- [WORK TO COMPLETE] Only the lines in the entries below from the line with "Epoxy Laminated 10,5 meter Trawler 15" to the line with "Solid Wood Contemporary", both included, belong in the answer, transcribed exactly and without pictures.

___

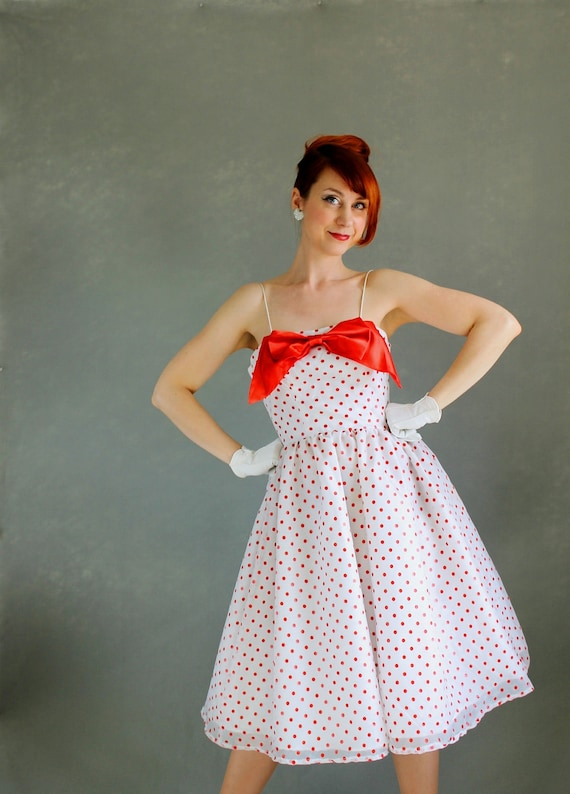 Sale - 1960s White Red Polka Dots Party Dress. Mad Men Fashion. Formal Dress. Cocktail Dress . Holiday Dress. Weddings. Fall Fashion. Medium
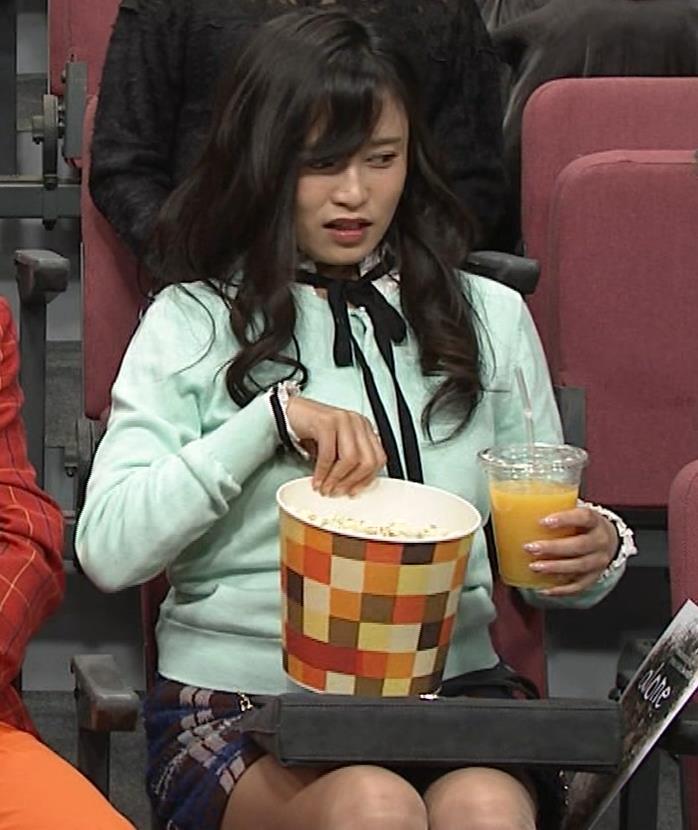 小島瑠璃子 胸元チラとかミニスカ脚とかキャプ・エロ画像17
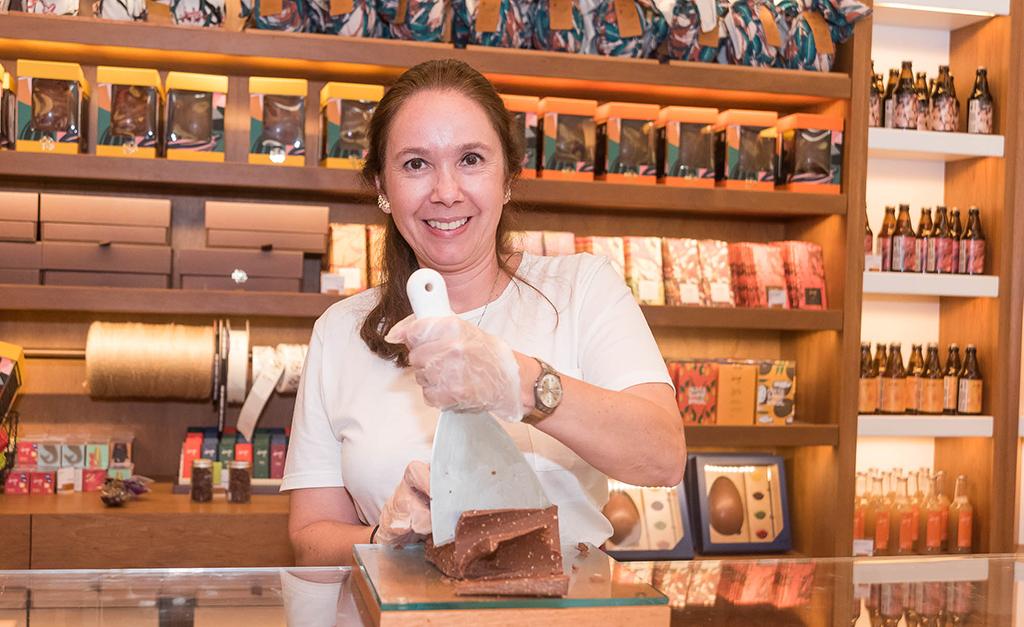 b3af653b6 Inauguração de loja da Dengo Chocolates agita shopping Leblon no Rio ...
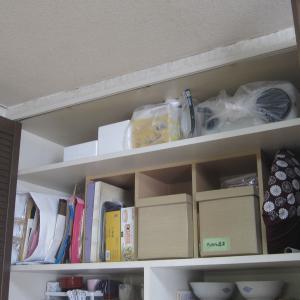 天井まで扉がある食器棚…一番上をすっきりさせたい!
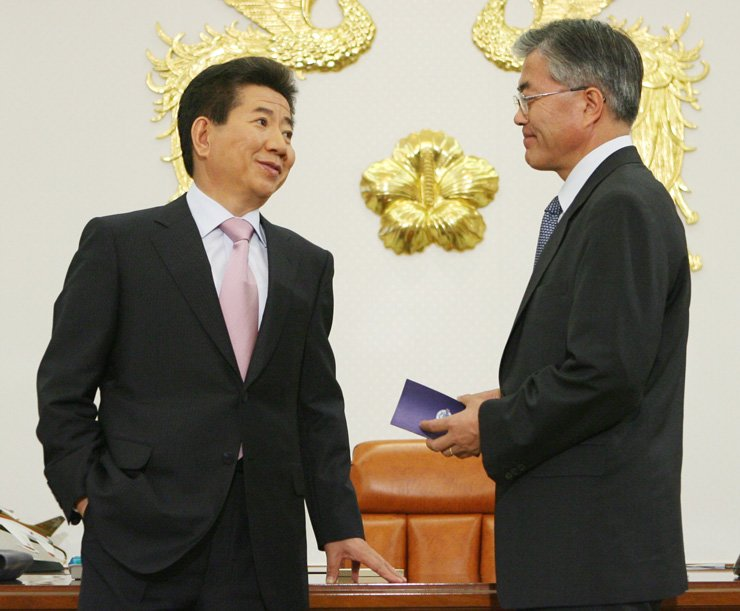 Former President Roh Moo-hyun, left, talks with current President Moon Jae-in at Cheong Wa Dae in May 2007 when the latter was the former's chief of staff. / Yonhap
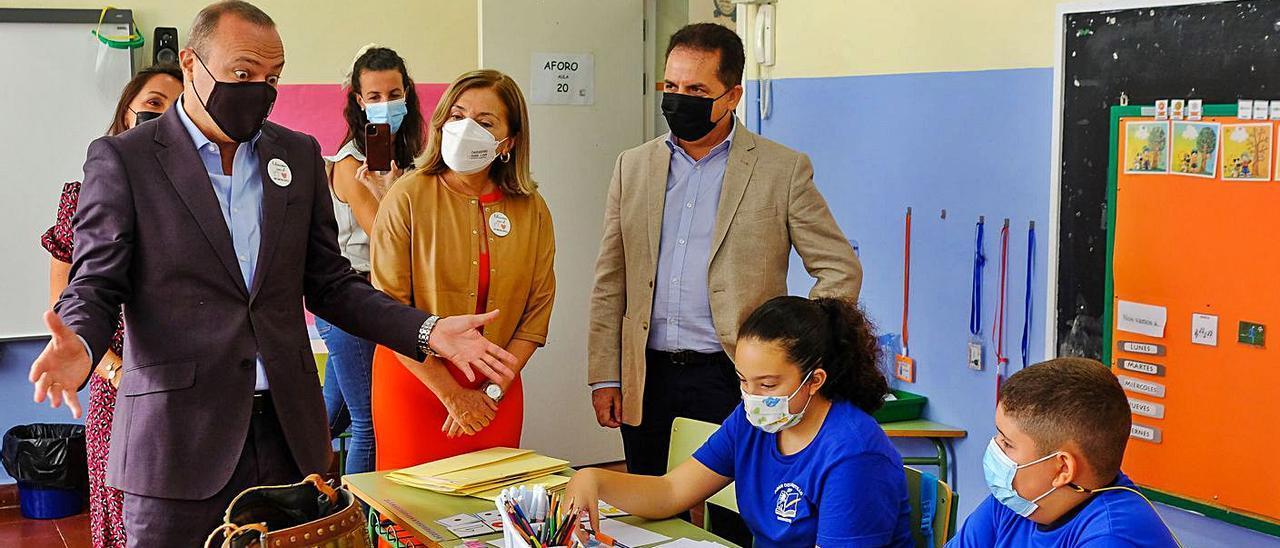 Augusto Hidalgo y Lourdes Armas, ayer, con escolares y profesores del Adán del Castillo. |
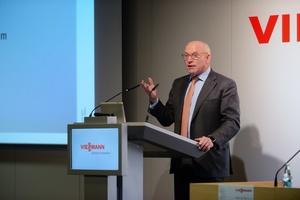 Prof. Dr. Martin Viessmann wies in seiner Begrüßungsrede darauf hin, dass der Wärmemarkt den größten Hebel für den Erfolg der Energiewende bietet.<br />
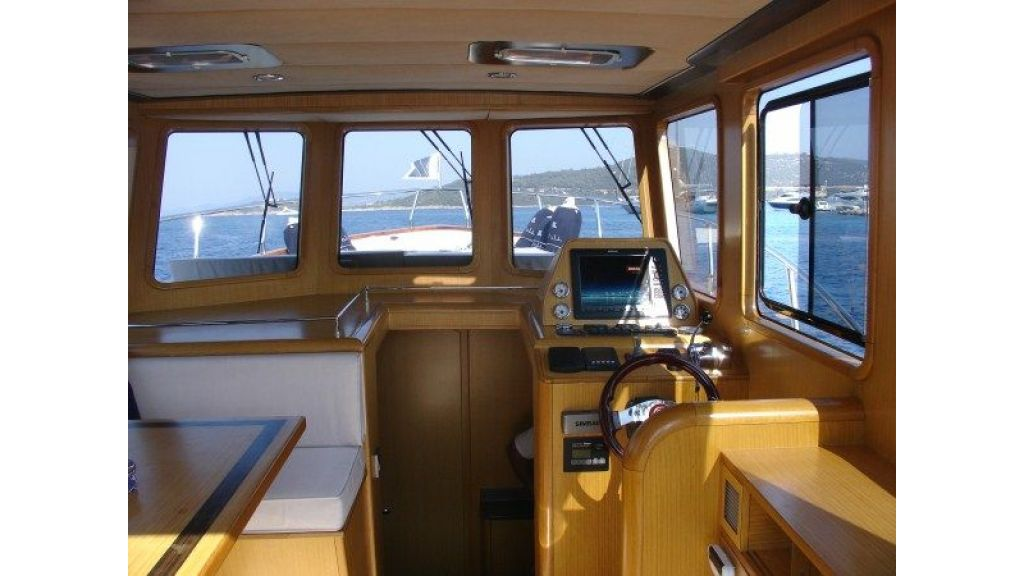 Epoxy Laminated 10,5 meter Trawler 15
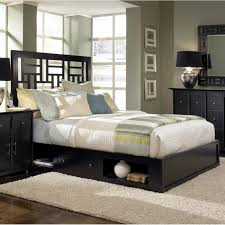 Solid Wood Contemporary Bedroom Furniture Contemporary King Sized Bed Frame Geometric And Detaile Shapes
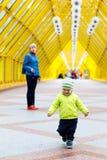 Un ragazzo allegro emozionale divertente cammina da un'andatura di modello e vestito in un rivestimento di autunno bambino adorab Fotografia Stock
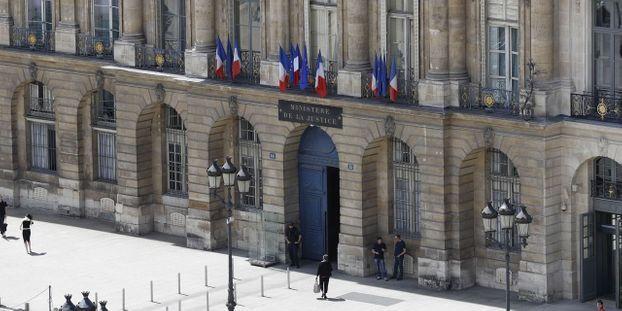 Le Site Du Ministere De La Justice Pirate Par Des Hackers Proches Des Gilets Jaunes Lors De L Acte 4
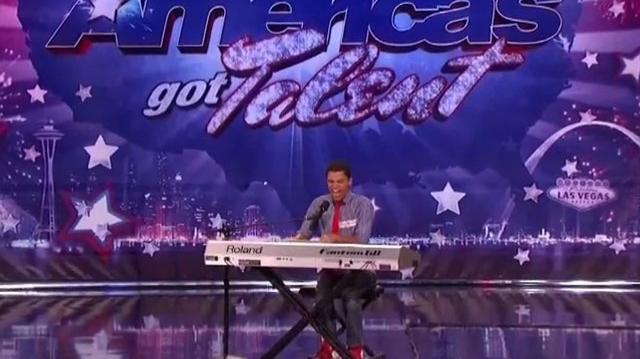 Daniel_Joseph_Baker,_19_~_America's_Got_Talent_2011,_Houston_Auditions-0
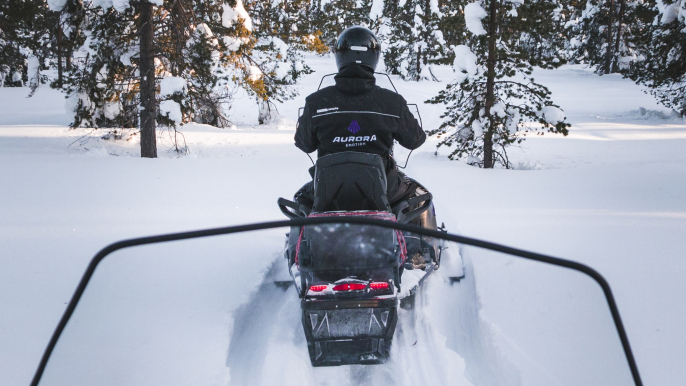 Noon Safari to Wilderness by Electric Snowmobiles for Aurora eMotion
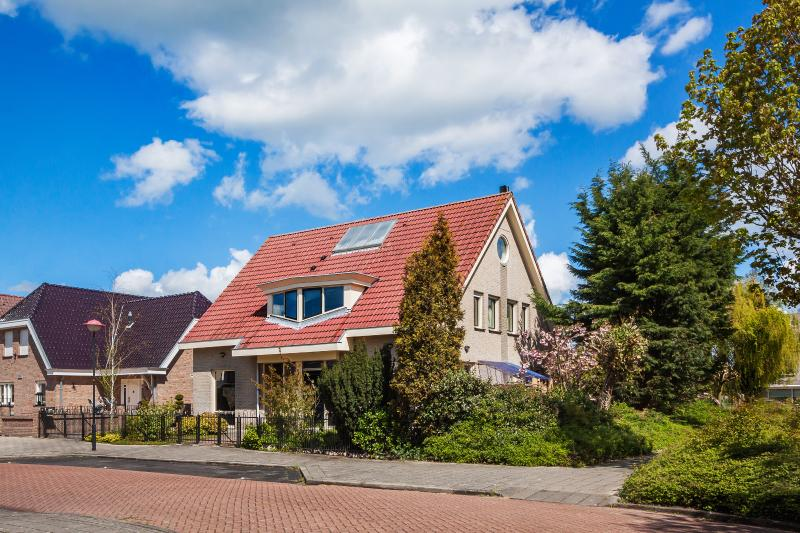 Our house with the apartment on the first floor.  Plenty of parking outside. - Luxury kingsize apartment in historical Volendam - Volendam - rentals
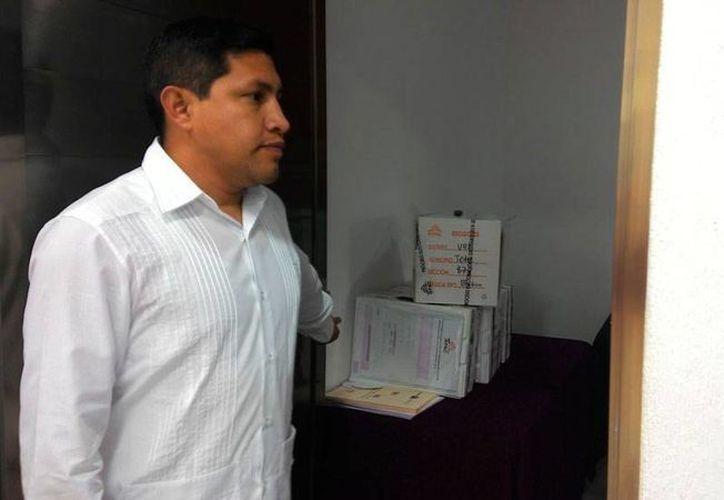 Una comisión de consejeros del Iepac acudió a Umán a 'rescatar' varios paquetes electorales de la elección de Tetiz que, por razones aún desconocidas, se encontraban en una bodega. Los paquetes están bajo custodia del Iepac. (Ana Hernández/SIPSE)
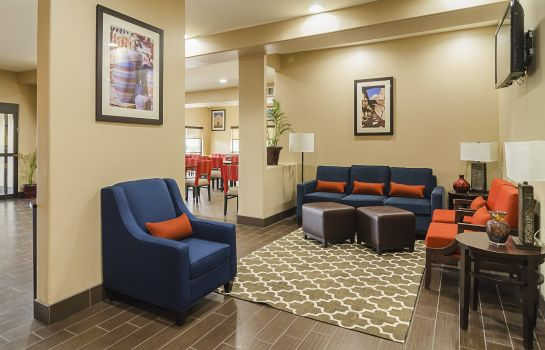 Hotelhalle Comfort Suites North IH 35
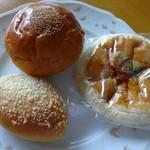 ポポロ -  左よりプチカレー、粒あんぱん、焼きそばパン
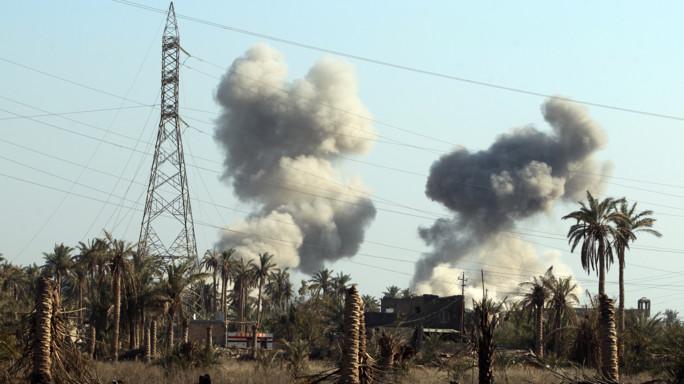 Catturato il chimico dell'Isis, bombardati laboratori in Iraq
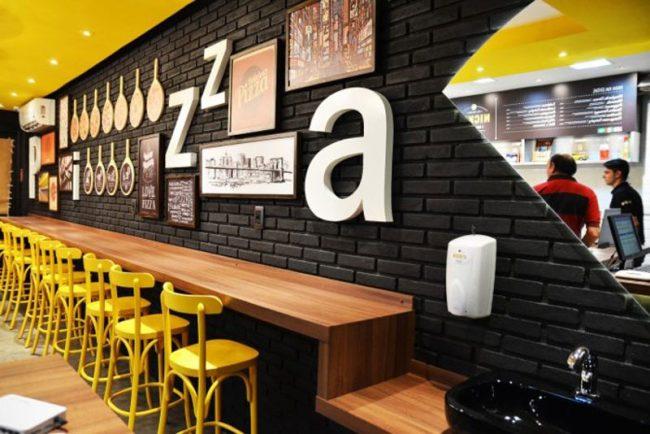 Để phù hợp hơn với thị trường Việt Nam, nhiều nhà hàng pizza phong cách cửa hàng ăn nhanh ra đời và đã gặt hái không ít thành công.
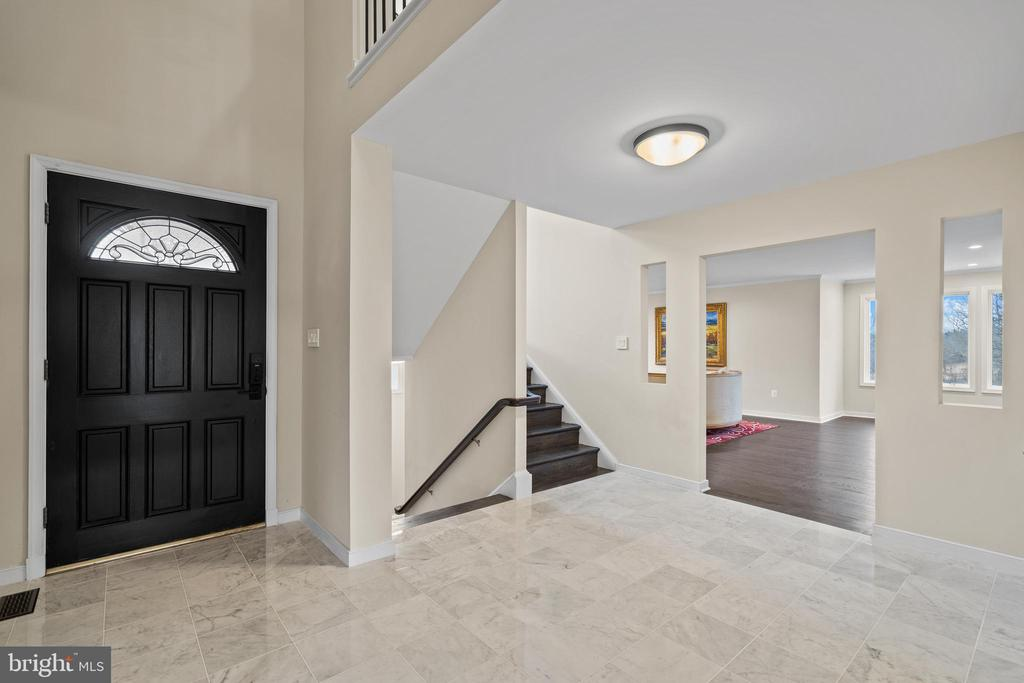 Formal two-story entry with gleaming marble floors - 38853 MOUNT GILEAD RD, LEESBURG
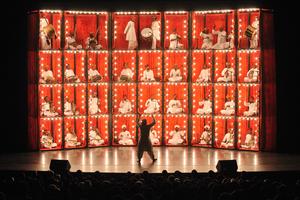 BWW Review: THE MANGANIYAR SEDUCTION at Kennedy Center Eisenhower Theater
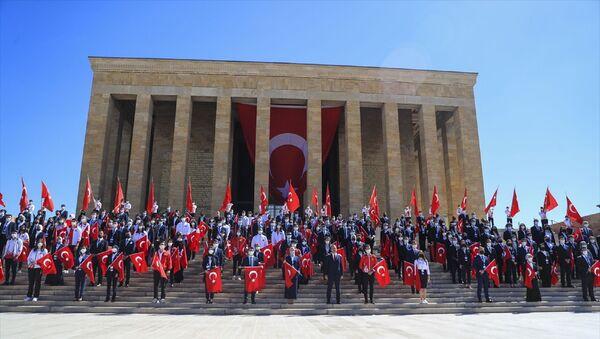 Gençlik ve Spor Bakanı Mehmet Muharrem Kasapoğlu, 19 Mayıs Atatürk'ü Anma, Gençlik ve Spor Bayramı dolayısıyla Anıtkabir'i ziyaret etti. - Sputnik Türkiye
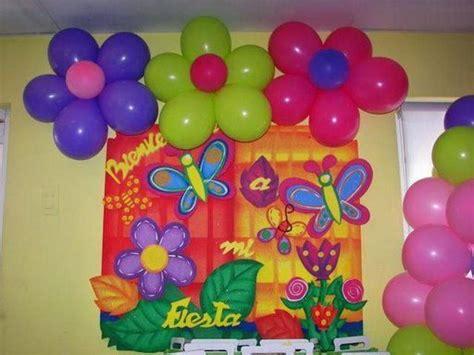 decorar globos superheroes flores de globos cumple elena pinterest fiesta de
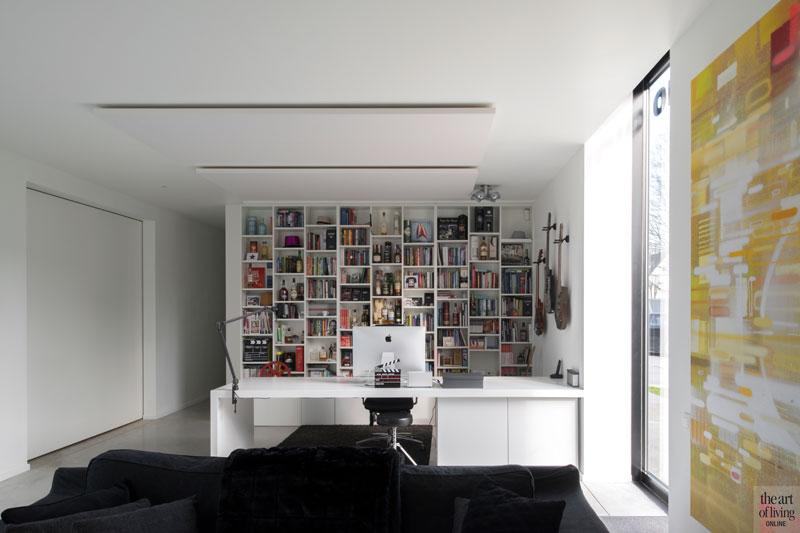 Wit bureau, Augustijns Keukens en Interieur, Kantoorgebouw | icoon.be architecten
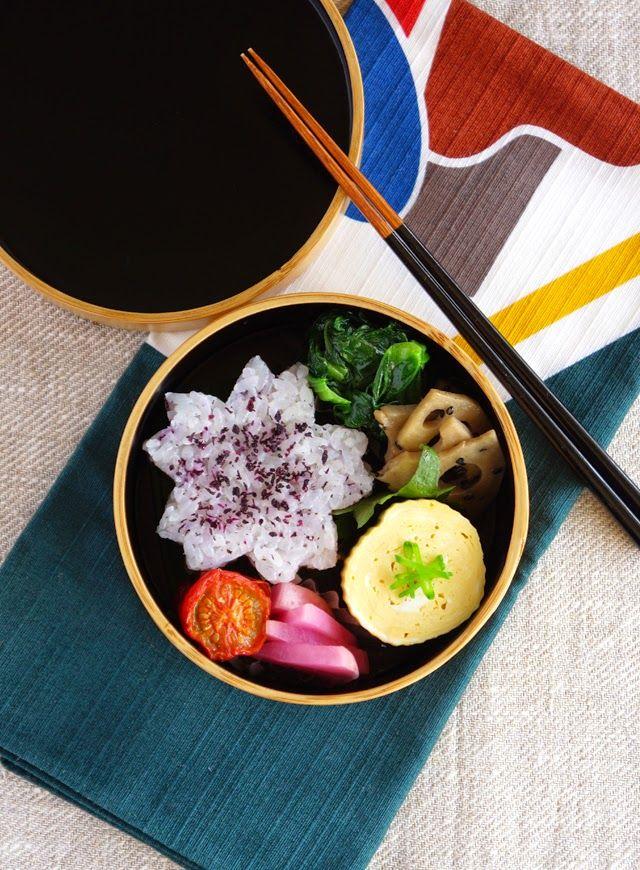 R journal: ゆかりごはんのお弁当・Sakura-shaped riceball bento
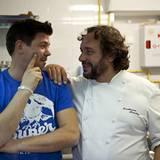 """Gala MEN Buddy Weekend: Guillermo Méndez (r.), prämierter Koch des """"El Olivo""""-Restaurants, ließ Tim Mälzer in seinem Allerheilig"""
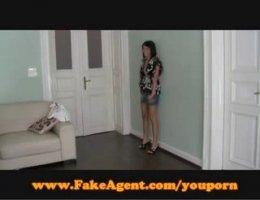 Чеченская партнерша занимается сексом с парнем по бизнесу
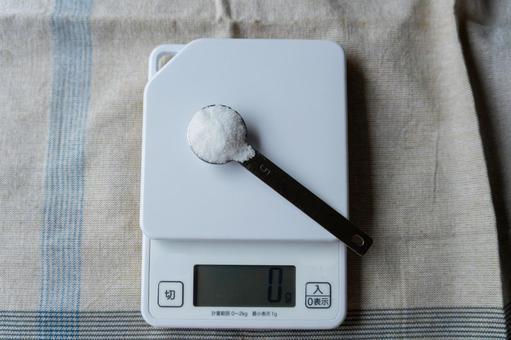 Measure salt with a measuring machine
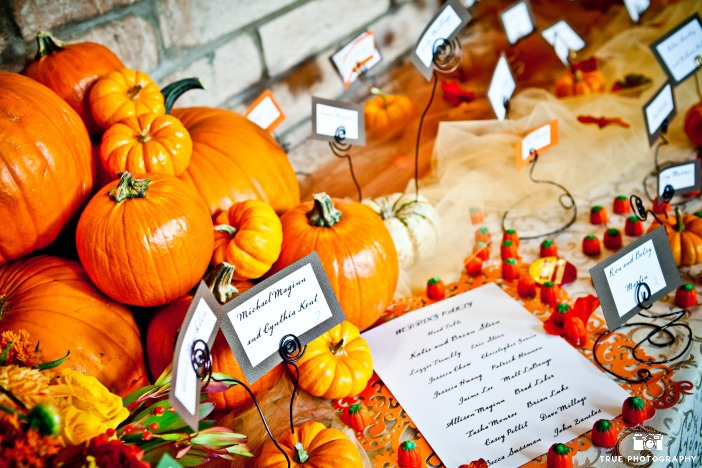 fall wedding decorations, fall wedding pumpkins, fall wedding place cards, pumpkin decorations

___

- [RESULT OF THIS EXERCISE]
 Epoxy Laminated 10,5 meter Trawler 15
 Solid Wood Contemporary Bedroom Furniture Contemporary King Sized Bed Frame Geometric And Detaile Shapes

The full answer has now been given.